What powers would the mayor have?

This is a big point of discussion among political and business leaders. They are particularly concerned about education, economic regeneration and policing.

The mayor would be in charge of education, as this is an existing power of Birmingham council. But economic regeneration is being vested in the new Local Economic Partnerships, which are having a painful birth, and control of policing is due to pass to directly elected police commissioners – which for Birmingham means a single police commissioner for the whole of the West Midlands.

“This is a complete nonsense,” said one business leader. “If the mayor is to have the necessary clout, he or she needs to have clear responsibility for regeneration and the police.”

The relationship between mayors and police commissioners is turning into a sensitive issue as city leaders realise that two entirely separate directly elected officials are being proposed by the government – a potential source of unproductive tension and a missed opportunity to create an effective mayoral office including powers over policing. This will be an issue of serious debate and concern as the mayoral legislation passes through Parliament in the coming months.

 

Coventry, 29th January 2011

The mood in Coventry is less sympathetic to mayors. The city is only 20 minutes from Birmingham by train, but feels far further. Coventry’s business and political leaders point to Warwickshire, not Birmingham, as their economic hinterland, and there is less dissatisfaction with the status quo in terms of leadership and vision.

In my radio phone in here, the worry was about the cost of a mayor, although I pointed out that the city’s existing chief executive and council leader cost a quarter of a million pounds between them in salary alone, far more than the pay of the Prime Minister let alone a new mayor.

But in Coventry, too, the general view is that this city also punches below its weight, and needs to do far more to attract jobs, business and regeneration. “Who knows that we are England’s 9th largest city?,” says Nigel Thrift, the vice chancellor of Warwick University. ”This is one of Coventry’s best kept secrets.”

The political debate is also hotting up here.  Bob Ainsworth, the former Defence Secretary and one of the city’s three MPs, has hinted that he might run for Mayor, if the office is created.

One of the city’s younger Tory leaders is also eyeing it up, as are some of its prominent business leaders. “Look at Leicester, a nearby city of similar size to us,” says one. “They are about to vote in an elected mayor, and it could be one of the city’s prominent MPs, Sir Peter Soulsby.

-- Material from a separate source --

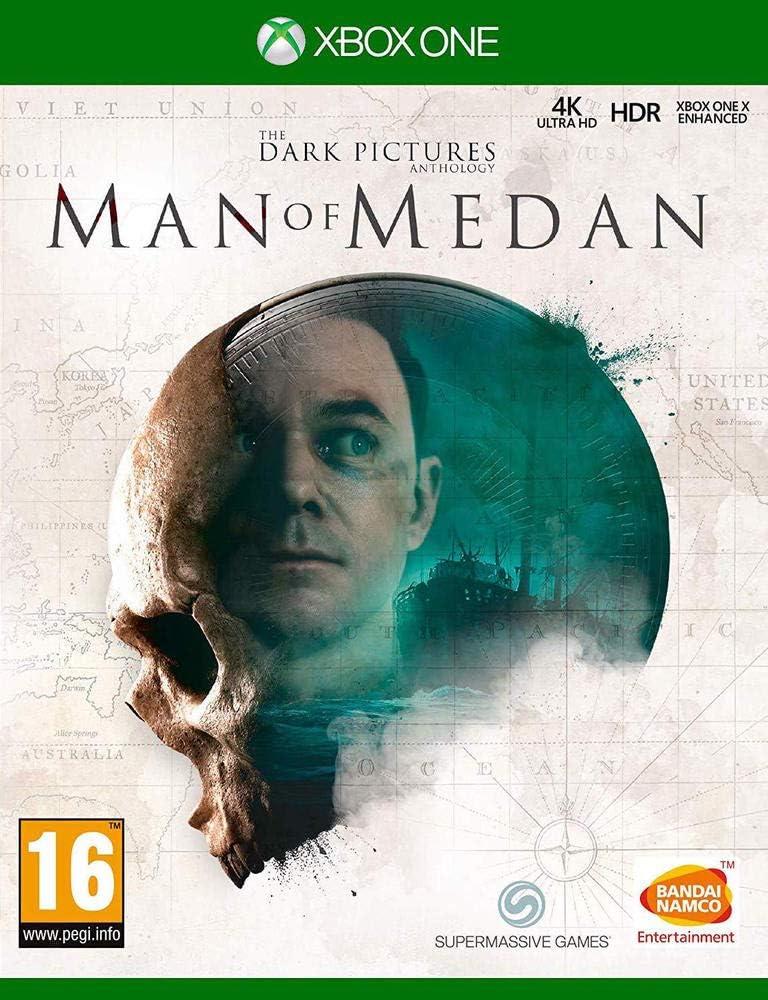 The Dark Pictures - Man of Medan pour Xbox One [Importación ...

Do we want to be left behind?”

Interesting to note that even at this early stage, national politicians like Bob Ainsworth and Peter Soulsby are toying with leaving Westminster to seek to run their home cities as Mayor.

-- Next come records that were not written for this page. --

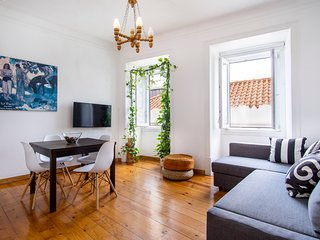 BOAVISTA Apart 3 Room - Centre historic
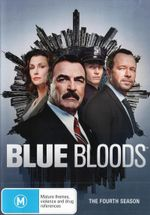 Blue Bloods : Season 4 - Tom Selleck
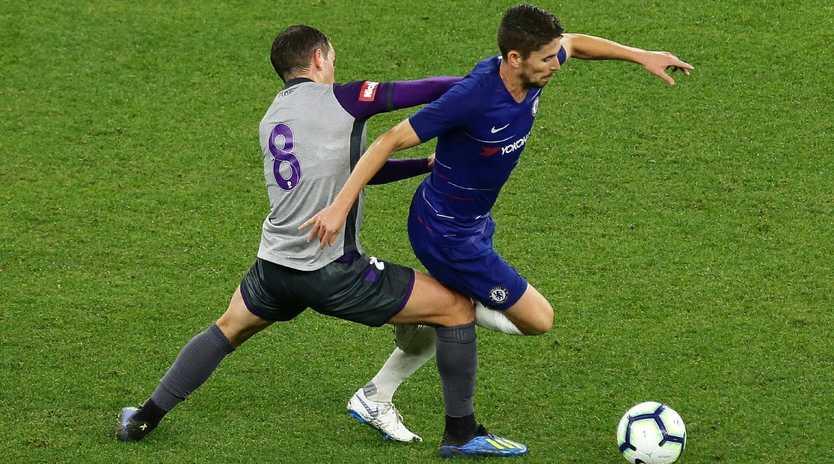 Jorginho of Chelsea controls the ball.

The same happened in London, with Ken and Boris both attracted from the House of Commons to what they saw as the greater challenge of leading the capital. A redistribution of political talent from Westminster to leadership of the major cities could only be a good thing.

 

Liverpool, 9th February 2011

Liverpool, the immensely wealthy “second city of the Empire,” has more Georgian buildings than Bath. Some of its historic grandeur has revived with the successful regeneration of the dockside and city centre, and the dysfunctional Derek Hatton Eighties are ancient history.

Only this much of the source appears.